The American currency soared 2.01%, closing the session quoted at R$5.1040. The jump came a day after the US currency hit its lowest value against the real since late June. This Wednesday (23), the currency had retreated 0.95%, to R$ 5.0030, which at the time represented a fall of 12.4% since the peak of appreciation this year, of R$ 5.71 on January 5th.

With the beginning of the Russian military offensive, however, there was a global appreciation of the American currency. It is usually more sought after by investors in periods of uncertainty. This explains the turnaround in the exchange rate in Brazil.

Another effect of the fear generated by the war in Brazilian finances was the fall of the Stock Exchange. The Ibovespa closed down 0.37%, at 111,591 points.

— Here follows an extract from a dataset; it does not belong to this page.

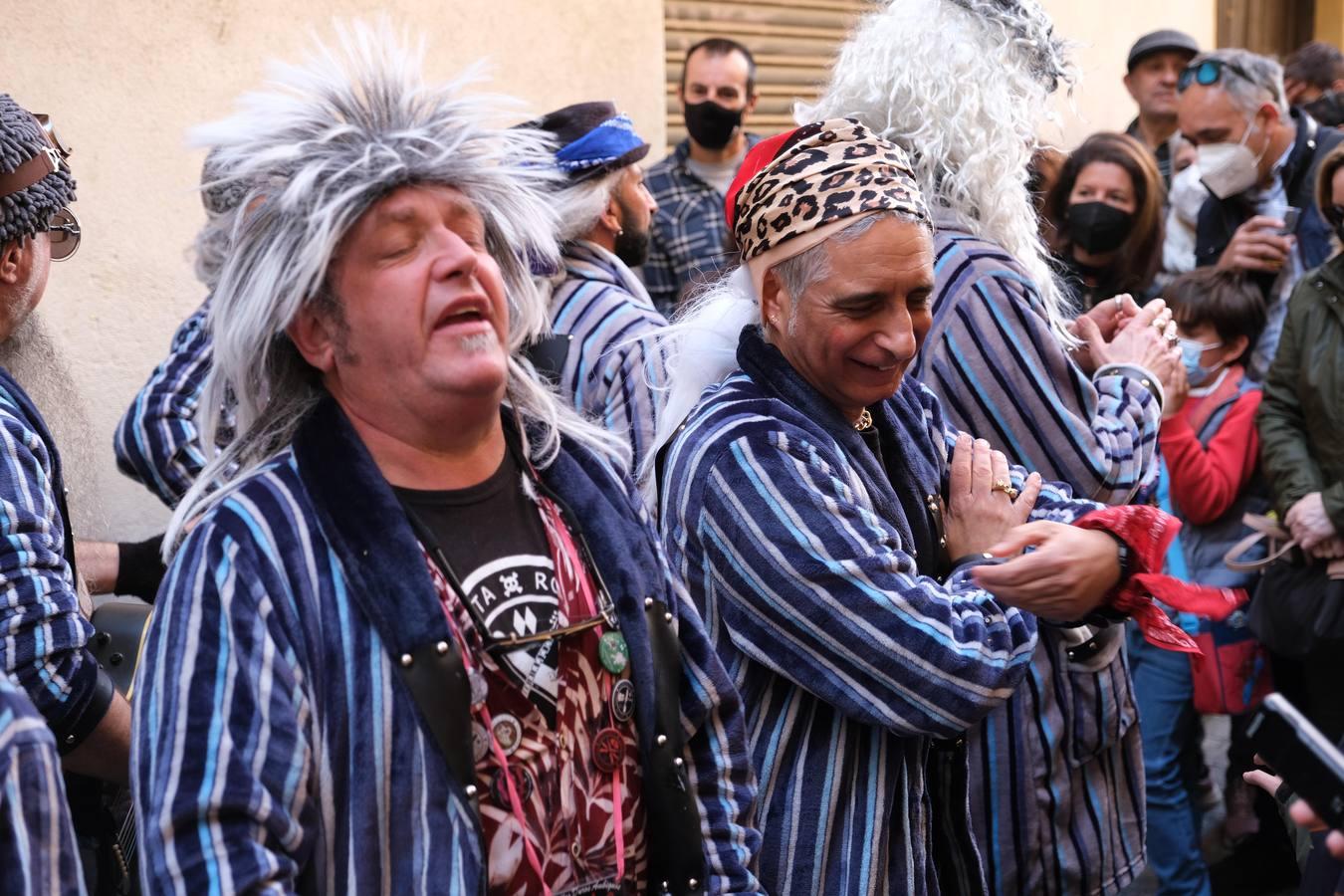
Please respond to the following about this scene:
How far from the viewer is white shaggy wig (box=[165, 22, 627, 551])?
1.83 m

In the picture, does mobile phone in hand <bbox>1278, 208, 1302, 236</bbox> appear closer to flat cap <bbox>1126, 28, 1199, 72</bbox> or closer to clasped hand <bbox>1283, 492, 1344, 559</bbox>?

Earlier, the benchmark for the country’s stock market had fallen 2.57%, retreating to a low of 109,125 points.

Until this Wednesday, before the Russian invasion of Ukraine, foreign investors who saw Brazil as an alternative to the declines in the stock markets of developed economies maintained a strong flow of investments in the domestic financial market.

Analysts believed that the crisis in Europe even favored this movement. Similarities between the Brazilian and Russian commodity sectors would make the Brazilian market a potential refuge for investors forced to stop business in Moscow, which will face economic sanctions.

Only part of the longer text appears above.